If I buy a house and there’s a body buried in the basement, am I guilty of murder? Am I guilty of hiding a body?
There’s got to be some common sense resolution or no one will buy anything anymore.
I think our public policy is something like: “he who causes the harm should pay for the harm.” 60 years ago it was not illegal to dump or other bad stuff into a river. We then got rivers with a bunch of bad stuff in them (like the Hudson and Cayahoga). Are you suggesting that the compainies who did the (legal) dumping should not be resposible for the clean up?

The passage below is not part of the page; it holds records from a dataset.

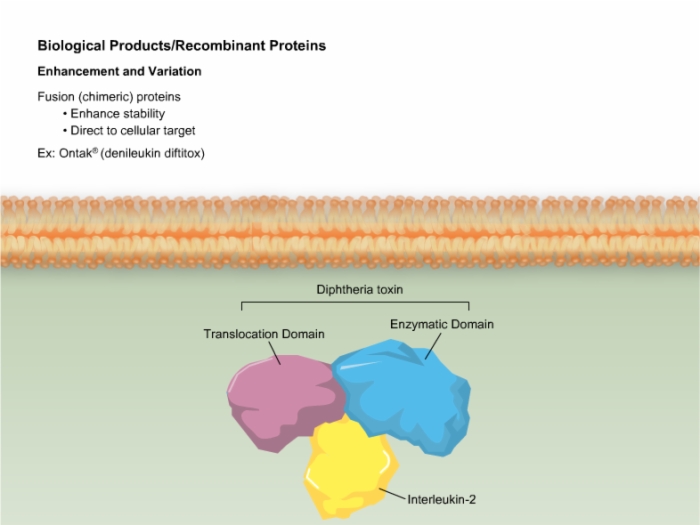 Biological Products/Recombinant Proteins

Enhancement and Variation

Fusion (chimeric) proteins
• Enhance stability
• Direct to cellular target

Ex: Ontak® (denileukin diftitox)

Diphtheria toxin

Translocation Domain

Enzymatic Domain

Interleukin-2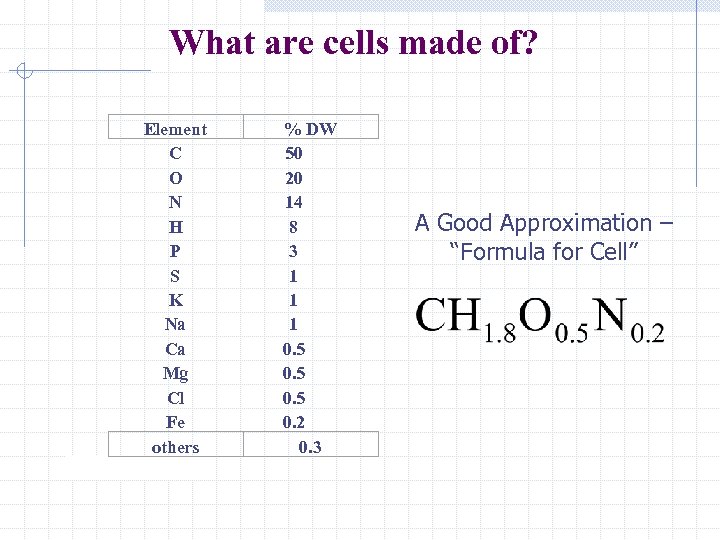 What are cells made of?

| Element | % DW |
|---|---|
| C | 50 |
| O | 20 |
| N | 14 |
| H | 8 |
| P | 3 |
| S | 1 |
| K | 1 |
| Na | 1 |
| Ca | 0.5 |
| Mg | 0.5 |
| Cl | 0.5 |
| Fe | 0.2 |
| others | 0.3 |

A Good Approximation – "Formula for Cell"

$CH_{1.8}O_{0.5}N_{0.2}$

Allan, yes, exactly that is what I am proposing – what was legal then, can cause no liability today. And it wasn’t considered a harm then – no changing of the rules after the fact. Change the rules for today and for the future, but no going back in time and “Monday morning quarterbacking” the decisions of yesterday (or is that ex post facto calling a different decision of “upon further review” and making adjustments to the score of the game on Tuesday).
How can I make an informed choice if what I do today that is perfectly legal all the sudden causes me untold liability in the future after the political winds shift? Or if new science discoveries indicate that what we thought was acceptable is no longer? Will YOU take on the unknown and unknowable liability for future changes in politics, science and environmental policy? How’d you like to have liability for all the trees that ‘you’ slaughtered to build your home with (or coal, or nat gas burned for electricity, or gasoline / diesel / jet fuel for all your travel)? After all, those trees are no longer absorbing CO2 and all those fossil fuels you personally burnt emitted kilotons of gas, so therefore are you to, after the fact, be held personally responsible for anthropogenic climate change (to pull one set of liability that I’m sure the greenies would LOVE to impose).
In Re HFG’s comment Allen, is gasoline defective? After all, if a little kid splashes it on themselves and it ignites (say by playing with matches), it’ll burn the crud out of them. A pretty nasty side effect, don’t you think? How about drain cleaner (ammonium hydroxide)? That stuff will (alkaline) burn the skin right off of you. Is that defective, is it doing exactly what it was designed to do (dissolve organic matter)? Doing that intended action in a clogged drain is what it was meant to do – that it can be accidentally misused and doing it in a childs eyes…does that make it defective? How about household pesticides, say rat poison? If a child gets into the stuff and drinks / eats it, does that make it defective since it can poison a human?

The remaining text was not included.